To: Gil Gilbertson who wrote (4573)1/30/1999 11:42:00 AM
From: ecommerceman  Respond to of 13953
 
A huge built-in advantage that E*Trade has is the fact that its customers often become its shareholders (according to the Wall Street Journal), so as E*Trade's customer growth skyrockets, so will the interest in its growing customer base in EGRP stock. This is why a stock split is very important to E*Trade--it keeps the perception to unsophisticated investors that the stock is still "affordable," and is why the stock will likely split again in the near future with even modest growth in stock price.

My assumption is that these E*Trade customer/EGRP investors are more loyal to the company and the stock than they are to other stocks, and will provide it with a stronger base (less willing to sell, I mean) in the future as their numbers grow in size.

One reason, only one reason, why I'm staying long for many years.



To: Gil Gilbertson who wrote (4573)1/30/1999 11:48:00 AM
From: ecommerceman  Read Replies (2) | Respond to of 13953
 
Gil Gilbertson--I agree with you completely that the chances of E*Trade getting bought out by a big bank are nil. It ain't gonna happen. If they didn't buy when the stock was at $10, they aren't gonna buy when it's $110!

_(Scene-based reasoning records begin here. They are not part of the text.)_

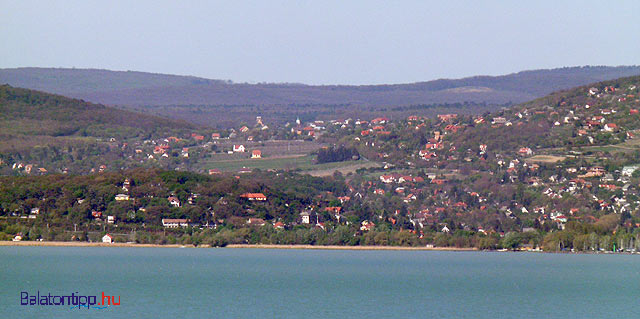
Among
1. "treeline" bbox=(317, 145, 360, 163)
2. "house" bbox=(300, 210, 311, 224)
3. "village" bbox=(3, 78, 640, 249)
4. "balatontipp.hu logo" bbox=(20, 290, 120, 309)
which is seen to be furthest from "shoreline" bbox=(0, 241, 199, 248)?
"treeline" bbox=(317, 145, 360, 163)

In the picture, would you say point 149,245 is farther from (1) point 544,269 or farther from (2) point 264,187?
(1) point 544,269

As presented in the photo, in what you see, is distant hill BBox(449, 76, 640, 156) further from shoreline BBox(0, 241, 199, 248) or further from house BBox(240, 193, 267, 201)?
shoreline BBox(0, 241, 199, 248)

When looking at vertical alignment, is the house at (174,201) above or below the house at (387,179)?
above

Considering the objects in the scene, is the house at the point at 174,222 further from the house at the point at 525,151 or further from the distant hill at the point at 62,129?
the house at the point at 525,151

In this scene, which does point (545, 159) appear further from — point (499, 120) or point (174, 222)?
point (174, 222)

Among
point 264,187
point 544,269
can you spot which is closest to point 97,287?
point 544,269

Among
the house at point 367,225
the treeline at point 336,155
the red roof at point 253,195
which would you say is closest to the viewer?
the house at point 367,225

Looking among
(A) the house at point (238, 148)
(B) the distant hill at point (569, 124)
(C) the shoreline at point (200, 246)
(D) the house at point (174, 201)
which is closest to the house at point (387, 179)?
(B) the distant hill at point (569, 124)

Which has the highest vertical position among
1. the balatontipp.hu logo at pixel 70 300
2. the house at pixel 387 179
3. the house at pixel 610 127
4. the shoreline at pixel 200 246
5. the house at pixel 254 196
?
the house at pixel 610 127
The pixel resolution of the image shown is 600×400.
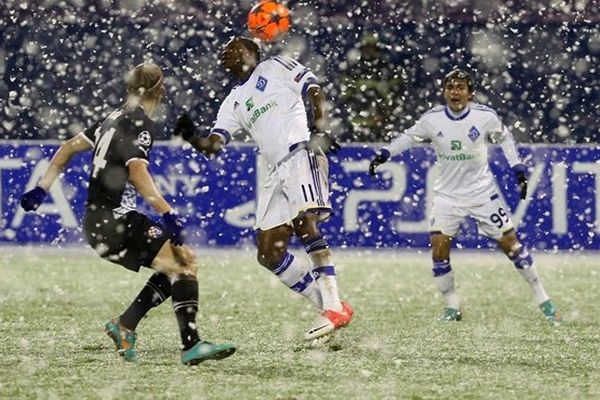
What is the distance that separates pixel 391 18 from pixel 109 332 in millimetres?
12911

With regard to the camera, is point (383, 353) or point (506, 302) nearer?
point (383, 353)

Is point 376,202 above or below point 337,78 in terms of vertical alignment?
below

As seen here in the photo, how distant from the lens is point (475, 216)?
10000 millimetres

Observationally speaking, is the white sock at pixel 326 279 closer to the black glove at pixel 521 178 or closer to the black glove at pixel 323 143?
the black glove at pixel 323 143

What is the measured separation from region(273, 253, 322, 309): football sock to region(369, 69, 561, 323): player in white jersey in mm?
1537

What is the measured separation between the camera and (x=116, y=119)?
7.47 m

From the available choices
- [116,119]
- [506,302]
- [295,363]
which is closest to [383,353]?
[295,363]

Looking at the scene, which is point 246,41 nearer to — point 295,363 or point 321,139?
point 321,139

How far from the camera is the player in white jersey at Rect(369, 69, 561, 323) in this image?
32.3ft

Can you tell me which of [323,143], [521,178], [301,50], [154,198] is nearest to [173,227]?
[154,198]

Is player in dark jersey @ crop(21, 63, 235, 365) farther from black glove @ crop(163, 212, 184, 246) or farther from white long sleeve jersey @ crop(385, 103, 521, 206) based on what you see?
white long sleeve jersey @ crop(385, 103, 521, 206)

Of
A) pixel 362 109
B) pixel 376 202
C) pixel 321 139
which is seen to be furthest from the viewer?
pixel 362 109

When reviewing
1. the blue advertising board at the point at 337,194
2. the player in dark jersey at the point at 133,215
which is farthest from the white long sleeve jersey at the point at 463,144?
the blue advertising board at the point at 337,194

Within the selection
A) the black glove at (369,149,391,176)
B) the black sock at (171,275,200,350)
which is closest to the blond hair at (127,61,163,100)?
the black sock at (171,275,200,350)
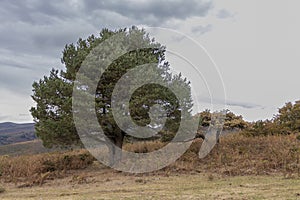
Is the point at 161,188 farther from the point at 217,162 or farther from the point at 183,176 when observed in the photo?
the point at 217,162

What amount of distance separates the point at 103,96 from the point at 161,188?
23.2ft

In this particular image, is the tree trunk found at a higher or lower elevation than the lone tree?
lower

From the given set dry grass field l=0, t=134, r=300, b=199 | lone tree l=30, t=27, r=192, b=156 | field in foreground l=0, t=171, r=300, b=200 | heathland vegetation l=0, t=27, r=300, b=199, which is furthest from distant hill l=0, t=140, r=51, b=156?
field in foreground l=0, t=171, r=300, b=200

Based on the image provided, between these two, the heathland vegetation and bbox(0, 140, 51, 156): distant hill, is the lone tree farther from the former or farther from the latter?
bbox(0, 140, 51, 156): distant hill

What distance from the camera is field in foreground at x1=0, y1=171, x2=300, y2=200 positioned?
33.8 ft

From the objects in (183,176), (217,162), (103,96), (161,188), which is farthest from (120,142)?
(161,188)

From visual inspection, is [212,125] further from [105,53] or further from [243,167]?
[105,53]

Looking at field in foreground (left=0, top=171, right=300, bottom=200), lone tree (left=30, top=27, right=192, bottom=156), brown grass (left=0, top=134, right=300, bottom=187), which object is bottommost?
field in foreground (left=0, top=171, right=300, bottom=200)

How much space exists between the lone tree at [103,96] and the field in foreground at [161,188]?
2.49 m

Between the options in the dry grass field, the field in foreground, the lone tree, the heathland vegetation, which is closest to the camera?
the field in foreground

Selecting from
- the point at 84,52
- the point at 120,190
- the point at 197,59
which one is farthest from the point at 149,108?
the point at 120,190

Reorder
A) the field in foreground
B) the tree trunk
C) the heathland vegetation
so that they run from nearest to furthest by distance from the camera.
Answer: the field in foreground, the heathland vegetation, the tree trunk

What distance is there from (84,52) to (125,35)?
2505 millimetres

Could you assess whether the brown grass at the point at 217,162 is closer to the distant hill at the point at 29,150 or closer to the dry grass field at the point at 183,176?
the dry grass field at the point at 183,176
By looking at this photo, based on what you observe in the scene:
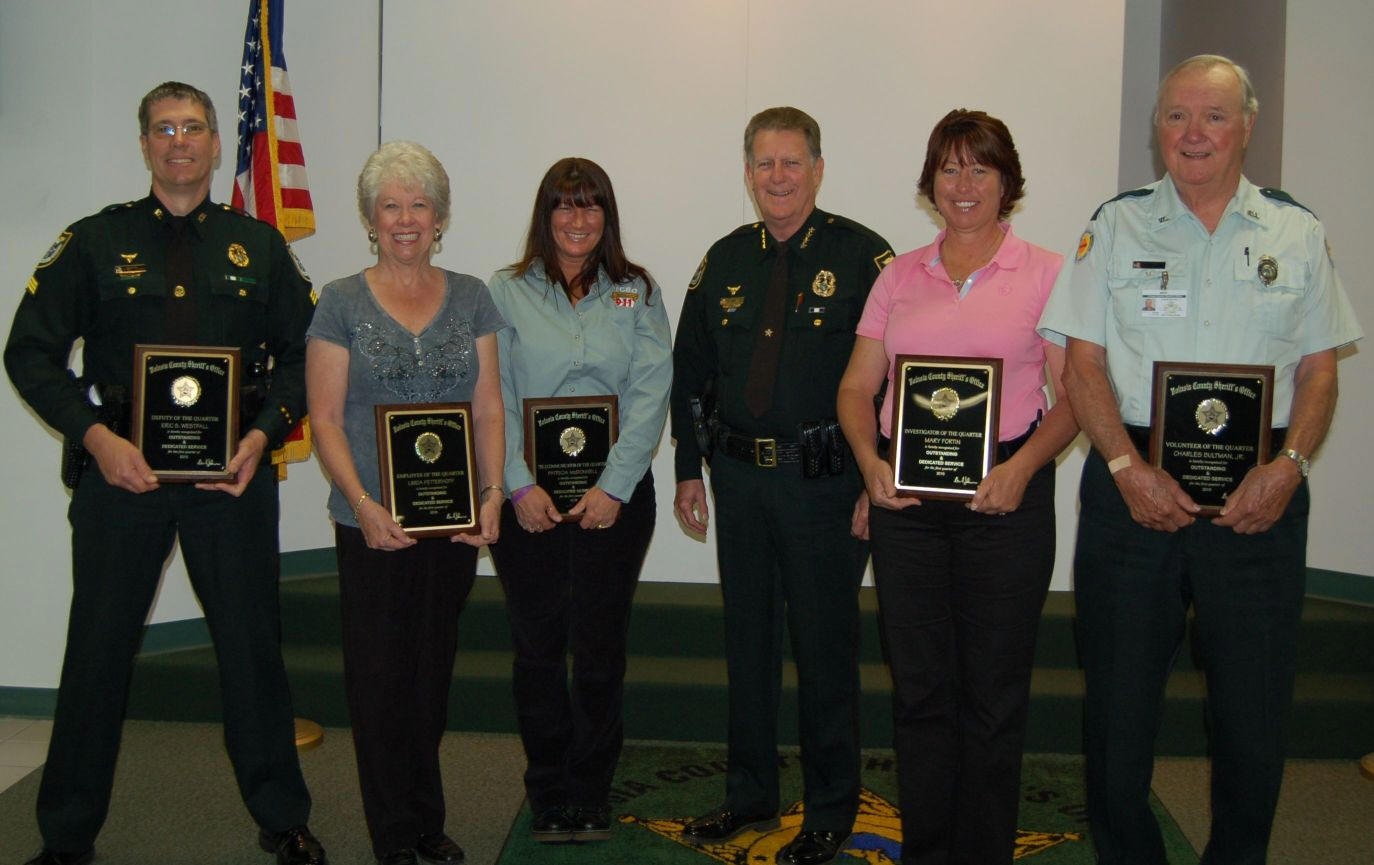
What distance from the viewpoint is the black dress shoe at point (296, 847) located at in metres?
2.97

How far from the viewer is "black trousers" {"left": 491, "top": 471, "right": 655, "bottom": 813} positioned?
3.01 metres

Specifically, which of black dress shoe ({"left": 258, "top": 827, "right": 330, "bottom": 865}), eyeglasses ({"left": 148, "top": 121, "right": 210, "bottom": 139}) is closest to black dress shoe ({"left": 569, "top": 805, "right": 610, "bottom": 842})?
black dress shoe ({"left": 258, "top": 827, "right": 330, "bottom": 865})

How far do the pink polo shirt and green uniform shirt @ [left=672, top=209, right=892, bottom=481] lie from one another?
28 cm

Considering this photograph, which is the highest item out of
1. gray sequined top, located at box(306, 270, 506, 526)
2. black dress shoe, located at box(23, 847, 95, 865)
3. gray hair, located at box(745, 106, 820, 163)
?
gray hair, located at box(745, 106, 820, 163)

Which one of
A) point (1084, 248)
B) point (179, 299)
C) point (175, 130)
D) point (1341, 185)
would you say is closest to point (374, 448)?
point (179, 299)

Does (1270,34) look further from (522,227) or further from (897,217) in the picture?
(522,227)

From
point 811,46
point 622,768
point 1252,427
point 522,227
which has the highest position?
point 811,46

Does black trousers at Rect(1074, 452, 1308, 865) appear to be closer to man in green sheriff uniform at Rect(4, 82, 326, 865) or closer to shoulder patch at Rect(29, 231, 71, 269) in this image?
man in green sheriff uniform at Rect(4, 82, 326, 865)

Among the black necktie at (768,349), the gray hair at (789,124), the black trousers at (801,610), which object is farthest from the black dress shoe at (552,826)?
the gray hair at (789,124)

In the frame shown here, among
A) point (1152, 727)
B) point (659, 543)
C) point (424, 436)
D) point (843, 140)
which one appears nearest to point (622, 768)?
point (659, 543)

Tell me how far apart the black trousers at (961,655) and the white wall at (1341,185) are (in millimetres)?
2604

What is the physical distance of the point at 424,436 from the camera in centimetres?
276

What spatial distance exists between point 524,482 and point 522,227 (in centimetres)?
200

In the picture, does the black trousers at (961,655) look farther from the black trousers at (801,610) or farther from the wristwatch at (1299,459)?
the wristwatch at (1299,459)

I don't share the depth of your concern about the effect that a bear market would have on E*Trade. Clearly, it wouldn't be good, but I don't view it as the calamitous event that you evidentally do (where bids disappear to nearly nothing, as you say they did in 1974). This country is, in important ways, very different than it was 25 years ago, and one of the ways is that stock dispersal among the populace and interest in stocks in general is vastly greater than it was then. It's not that I disagree with the thrust of your point, I think you're overstating the danger a little.